| PASSAGE PROVIDED |
────────────────

With this notation, Theorem~\ref{thUniM} implies
$\M_{enum}^{semi}\geqm\M_{enum}^{semi}$. Transitivity allows to
conclude, for instance, that
$\M_{appr}^{semi}\geqm\M_{rec}^{msr}$, i.e.\ that there is an
approximable semimeasure that dominates all recursive measures.
The standard ``diagonalization'' way of proving
$\M_1\ngeqm\M_2$ is to take an arbitrary
$\mu\in\M_1$ and ``increase'' it to $\rho$ such that
$\mu\ngeqm\rho$ and show that $\rho\in\M_2$.
There are $7\times 7$ combinations of (semi)measures $\M_1$ with
$\M_2$ for which $\M_1\geqm\M_2$ could be true or false. There are
four basic cases, explicated in the following theorem, from which
the other 49 combinations displayed in Table~\ref{tabUniSMsr}
follow by transitivity.
%------------------------------%
\ftheorem{thNoUniApp}{Universal (semi)measures}{
%------------------------------%
A semimeasure $\rho$ is said to be universal for $\M$ if it
multiplicatively dominates all elements of $\M$ in the sense
$\forall\nu\exists w_\nu>0:\rho(x)\geq w_\nu\nu(x)\forall x$. The
following holds true:
\begin{list}{}{\parsep=1ex}
\item[$o)$]
$\exists\rho:\{\rho\}\geqm\M$: For every countable set
of (semi)measures $\M$, there is a (semi)measure that dominates
all elements of $\M$.
\item[$i)$]
$\M_{enum}^{semi}\geqm\M_{enum}^{semi}$:
The class of enumerable semimeasures {\em contains}
a universal element.
\item[$ii)$]
$\M_{appr}^{msr}\geqm\M_{enum}^{semi}$:
There {\em is} an approximable measure that dominates all enumerable
semimeasures.
\item[$iii)$]
$\M_{est}^{semi}\ngeqm\M_{rec}^{msr}$: There is
{\em no} estimable semimeasure that dominates all recursive
measures.

────────────────

| DATA ENTRIES |
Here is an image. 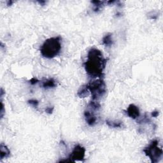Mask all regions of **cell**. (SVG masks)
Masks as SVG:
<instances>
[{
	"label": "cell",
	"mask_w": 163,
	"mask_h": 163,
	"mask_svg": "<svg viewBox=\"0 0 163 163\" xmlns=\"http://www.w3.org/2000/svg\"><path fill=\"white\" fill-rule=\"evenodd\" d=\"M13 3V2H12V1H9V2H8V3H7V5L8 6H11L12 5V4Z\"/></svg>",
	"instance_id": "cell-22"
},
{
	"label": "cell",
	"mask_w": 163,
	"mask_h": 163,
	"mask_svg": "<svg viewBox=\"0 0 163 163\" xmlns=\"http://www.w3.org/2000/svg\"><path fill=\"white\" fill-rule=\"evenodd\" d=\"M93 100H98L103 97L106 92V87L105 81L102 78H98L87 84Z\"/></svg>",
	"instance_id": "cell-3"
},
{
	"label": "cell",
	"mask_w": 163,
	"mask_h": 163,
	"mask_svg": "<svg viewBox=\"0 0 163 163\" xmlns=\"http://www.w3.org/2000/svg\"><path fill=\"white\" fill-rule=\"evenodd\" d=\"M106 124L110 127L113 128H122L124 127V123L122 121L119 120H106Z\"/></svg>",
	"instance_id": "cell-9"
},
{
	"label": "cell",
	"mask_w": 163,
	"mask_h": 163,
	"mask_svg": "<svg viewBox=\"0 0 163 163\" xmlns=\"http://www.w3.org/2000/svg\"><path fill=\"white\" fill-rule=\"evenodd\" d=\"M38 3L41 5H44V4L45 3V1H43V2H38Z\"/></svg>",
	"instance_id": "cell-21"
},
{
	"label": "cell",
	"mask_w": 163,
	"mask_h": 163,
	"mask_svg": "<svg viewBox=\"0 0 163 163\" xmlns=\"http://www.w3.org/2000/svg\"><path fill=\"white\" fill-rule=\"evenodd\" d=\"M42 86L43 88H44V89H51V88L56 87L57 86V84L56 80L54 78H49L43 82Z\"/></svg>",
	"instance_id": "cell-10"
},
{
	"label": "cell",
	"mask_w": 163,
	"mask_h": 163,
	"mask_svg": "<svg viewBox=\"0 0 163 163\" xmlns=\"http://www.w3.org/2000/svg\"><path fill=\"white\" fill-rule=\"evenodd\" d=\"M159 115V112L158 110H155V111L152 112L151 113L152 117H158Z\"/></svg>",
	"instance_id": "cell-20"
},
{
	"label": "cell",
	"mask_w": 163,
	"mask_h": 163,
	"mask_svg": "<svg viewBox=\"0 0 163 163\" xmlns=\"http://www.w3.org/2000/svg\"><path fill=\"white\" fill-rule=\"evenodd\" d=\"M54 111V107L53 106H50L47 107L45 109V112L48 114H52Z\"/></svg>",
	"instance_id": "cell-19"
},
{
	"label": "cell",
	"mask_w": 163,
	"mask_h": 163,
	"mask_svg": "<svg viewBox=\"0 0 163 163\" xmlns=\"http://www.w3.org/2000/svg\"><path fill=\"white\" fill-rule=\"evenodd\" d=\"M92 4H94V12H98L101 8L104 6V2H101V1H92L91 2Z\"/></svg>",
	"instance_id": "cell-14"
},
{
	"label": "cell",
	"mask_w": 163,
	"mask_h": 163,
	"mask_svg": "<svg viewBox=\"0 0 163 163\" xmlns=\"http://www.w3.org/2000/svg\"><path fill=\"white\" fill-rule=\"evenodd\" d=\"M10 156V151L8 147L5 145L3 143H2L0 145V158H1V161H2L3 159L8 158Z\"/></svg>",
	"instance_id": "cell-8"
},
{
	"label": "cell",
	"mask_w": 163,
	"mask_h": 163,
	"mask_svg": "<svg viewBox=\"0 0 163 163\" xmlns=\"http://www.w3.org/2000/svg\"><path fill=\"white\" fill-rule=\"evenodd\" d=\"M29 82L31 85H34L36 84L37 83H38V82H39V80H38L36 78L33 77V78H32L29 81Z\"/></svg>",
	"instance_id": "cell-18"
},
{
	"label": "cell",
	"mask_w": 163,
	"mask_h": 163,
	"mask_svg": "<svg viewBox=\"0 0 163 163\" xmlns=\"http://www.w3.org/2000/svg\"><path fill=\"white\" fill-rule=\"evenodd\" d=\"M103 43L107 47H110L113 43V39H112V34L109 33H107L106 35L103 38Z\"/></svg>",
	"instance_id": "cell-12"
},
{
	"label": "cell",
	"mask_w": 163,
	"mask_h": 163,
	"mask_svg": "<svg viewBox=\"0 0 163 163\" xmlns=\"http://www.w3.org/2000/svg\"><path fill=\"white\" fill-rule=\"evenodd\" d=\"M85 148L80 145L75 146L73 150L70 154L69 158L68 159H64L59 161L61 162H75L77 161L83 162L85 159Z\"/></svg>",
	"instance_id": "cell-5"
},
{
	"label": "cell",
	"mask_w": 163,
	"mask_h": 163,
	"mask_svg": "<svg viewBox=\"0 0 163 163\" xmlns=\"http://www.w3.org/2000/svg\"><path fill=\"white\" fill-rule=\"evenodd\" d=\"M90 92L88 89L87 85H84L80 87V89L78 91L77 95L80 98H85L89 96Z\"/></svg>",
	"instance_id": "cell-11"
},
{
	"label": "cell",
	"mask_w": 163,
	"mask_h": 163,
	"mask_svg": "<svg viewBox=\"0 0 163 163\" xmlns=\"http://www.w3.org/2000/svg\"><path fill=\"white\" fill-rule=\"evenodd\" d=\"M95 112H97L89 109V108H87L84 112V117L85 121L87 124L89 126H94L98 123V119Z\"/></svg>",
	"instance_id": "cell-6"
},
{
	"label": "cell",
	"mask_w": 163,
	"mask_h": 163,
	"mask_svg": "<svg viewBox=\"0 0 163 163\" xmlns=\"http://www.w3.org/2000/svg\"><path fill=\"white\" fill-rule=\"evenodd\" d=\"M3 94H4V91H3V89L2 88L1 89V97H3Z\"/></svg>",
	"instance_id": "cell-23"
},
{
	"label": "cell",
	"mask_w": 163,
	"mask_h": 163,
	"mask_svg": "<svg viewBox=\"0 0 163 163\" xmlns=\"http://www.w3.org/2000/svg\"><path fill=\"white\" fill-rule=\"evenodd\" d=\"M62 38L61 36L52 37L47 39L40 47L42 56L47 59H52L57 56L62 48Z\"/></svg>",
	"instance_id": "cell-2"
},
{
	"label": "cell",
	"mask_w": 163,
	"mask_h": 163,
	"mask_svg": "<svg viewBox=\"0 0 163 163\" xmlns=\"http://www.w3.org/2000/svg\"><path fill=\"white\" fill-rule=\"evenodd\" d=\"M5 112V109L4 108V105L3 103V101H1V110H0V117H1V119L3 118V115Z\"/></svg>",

────────────────

In the passage on universal semimeasures, swap "combinations" for "pairings" and write out the text between "There are $7\times" and "follow by transitivity.", inclusive. Work from the passage on universal semimeasures alone.

| SOLUTION |
There are $7\times 7$ pairings of (semi)measures $\M_1$ with
$\M_2$ for which $\M_1\geqm\M_2$ could be true or false. There are
four basic cases, explicated in the following theorem, from which
the other 49 pairings displayed in Table~\ref{tabUniSMsr}
follow by transitivity.